April 3, 2018 // 11:18 a.m.
SiFive, a company founded by the creators of the RISC-V open instruction set architecture (ISA), has announced it has secured another £36 million in funding for a to-date total of £45.6 million - cash it is going to use to provide a billion RISC-V cores for Western Digital.
Founded in 2015 by Krste Asanović, Yunsup Lee, and Andrew Waterman, three of the University of California at Berkeley researchers who originated the RISC-V ISA, SiFive's approach to the semiconductor industry is an interesting one. Like Arm, the company runs fabless; unlike Arm, however, the core of its technology, the RISC-V ISA itself, is entirely open and available for all to use and exploit. SiFive operates by taking this open ISA and creating off-the-shelf and customisable implementations, allowing companies to design and produce semi-custom processors, microcontrollers, and system-on-chips (SoCs) at a fraction of the cost of traditional vendors and their proprietary IP.

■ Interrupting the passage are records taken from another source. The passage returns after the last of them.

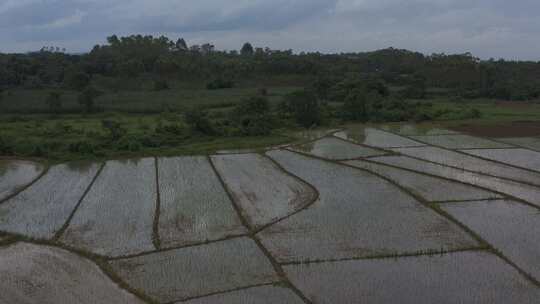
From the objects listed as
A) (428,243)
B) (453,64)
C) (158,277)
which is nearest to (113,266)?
(158,277)

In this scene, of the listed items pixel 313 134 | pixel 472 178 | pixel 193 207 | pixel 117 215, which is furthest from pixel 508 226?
pixel 313 134

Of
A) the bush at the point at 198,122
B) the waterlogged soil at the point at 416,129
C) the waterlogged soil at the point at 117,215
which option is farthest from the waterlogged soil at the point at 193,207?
the waterlogged soil at the point at 416,129

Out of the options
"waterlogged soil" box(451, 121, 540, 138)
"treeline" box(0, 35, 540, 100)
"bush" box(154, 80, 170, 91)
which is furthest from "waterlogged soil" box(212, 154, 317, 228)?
"bush" box(154, 80, 170, 91)

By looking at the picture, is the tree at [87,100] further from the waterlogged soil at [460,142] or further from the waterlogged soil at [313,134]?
the waterlogged soil at [460,142]

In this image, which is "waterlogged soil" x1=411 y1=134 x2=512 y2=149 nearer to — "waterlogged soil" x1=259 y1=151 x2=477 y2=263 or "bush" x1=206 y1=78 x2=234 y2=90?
"waterlogged soil" x1=259 y1=151 x2=477 y2=263

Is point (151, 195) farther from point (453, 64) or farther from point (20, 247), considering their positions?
point (453, 64)

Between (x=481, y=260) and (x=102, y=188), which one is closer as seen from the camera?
(x=481, y=260)
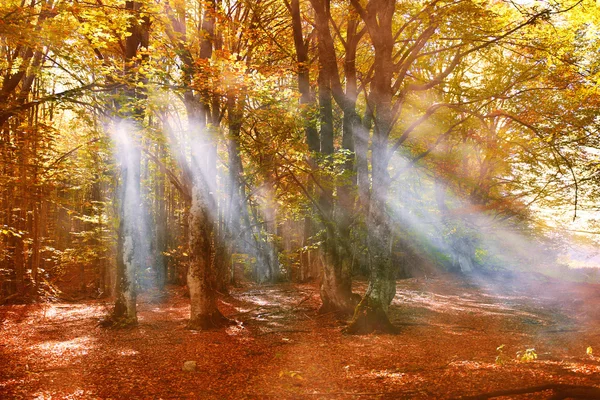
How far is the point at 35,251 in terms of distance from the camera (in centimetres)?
1598

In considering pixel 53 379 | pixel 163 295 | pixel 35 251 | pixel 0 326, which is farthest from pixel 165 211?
pixel 53 379

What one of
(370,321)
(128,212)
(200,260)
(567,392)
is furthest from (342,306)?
(567,392)

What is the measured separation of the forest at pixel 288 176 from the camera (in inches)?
263

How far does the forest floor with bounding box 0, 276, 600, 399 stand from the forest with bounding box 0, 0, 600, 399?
2.2 inches

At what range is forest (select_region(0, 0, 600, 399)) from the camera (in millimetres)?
6672

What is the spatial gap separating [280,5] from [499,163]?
12688 millimetres

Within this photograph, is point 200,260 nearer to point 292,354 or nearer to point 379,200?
point 292,354

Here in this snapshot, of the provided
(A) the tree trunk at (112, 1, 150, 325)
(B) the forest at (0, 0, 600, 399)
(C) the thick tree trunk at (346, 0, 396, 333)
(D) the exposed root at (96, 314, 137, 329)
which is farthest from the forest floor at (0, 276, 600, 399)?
(A) the tree trunk at (112, 1, 150, 325)

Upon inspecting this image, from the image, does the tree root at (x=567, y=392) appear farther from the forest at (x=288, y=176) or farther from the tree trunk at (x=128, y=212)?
the tree trunk at (x=128, y=212)

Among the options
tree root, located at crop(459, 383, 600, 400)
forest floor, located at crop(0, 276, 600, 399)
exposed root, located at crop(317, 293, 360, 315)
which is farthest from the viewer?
exposed root, located at crop(317, 293, 360, 315)

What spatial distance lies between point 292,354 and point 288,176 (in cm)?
611

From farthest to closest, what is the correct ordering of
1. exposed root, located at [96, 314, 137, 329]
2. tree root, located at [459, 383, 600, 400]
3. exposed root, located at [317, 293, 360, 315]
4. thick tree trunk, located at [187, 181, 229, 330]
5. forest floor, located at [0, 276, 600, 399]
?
exposed root, located at [317, 293, 360, 315] → exposed root, located at [96, 314, 137, 329] → thick tree trunk, located at [187, 181, 229, 330] → forest floor, located at [0, 276, 600, 399] → tree root, located at [459, 383, 600, 400]

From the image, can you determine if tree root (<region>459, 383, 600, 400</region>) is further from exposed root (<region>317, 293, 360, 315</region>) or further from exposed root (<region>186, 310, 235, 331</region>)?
exposed root (<region>317, 293, 360, 315</region>)

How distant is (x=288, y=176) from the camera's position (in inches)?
514
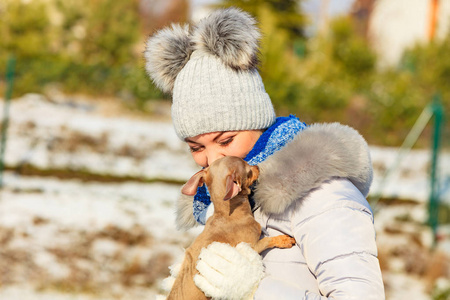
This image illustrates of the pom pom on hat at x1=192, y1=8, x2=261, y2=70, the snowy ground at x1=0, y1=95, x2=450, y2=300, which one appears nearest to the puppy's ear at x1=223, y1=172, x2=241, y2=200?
the pom pom on hat at x1=192, y1=8, x2=261, y2=70

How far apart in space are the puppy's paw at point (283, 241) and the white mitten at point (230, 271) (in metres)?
0.07

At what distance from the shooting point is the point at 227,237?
1.59m

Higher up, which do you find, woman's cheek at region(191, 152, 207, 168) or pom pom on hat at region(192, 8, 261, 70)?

The company's latest round of funding - by far its biggest yet - comes on top of the news that it has signed an agreement with storage giant Western Digital to provide the RISC-V cores for its future products. Announced in November last year, Western Digital's plan is to replace proprietary architectures - Arm, x86, and MIPS - in its storage products with RISC-V equivalents, now to be based on SiFive's Freedom platform, with a view to shipping a billion cores within the next two years.
'RISC-V delivers a platform for innovation unshackled from the proprietary interface of the past. This freedom allows us to bring compute closer to data to optimise special purpose compute capabilities targeted at Big Data and Fast Data applications,' claims Western Digital's chief technology officer Martin Fink of his company's decision to focus on RISC-V. 'The next generation of applications like Machine Learning, AI, and Analytics require this ability to focus on a specific task. Western Digital is focused on the next generation of innovation to enable this new class of applications to deliver the possibilities of data.'
SiFive's latest design, unveiled in February, is the Linux-compatible HiFive Unleashed single-board computer (SBC), which packs a 64-bit Freedom U540 system-on-chip design with four 1.5GHz cores and a fifth lower-power management core.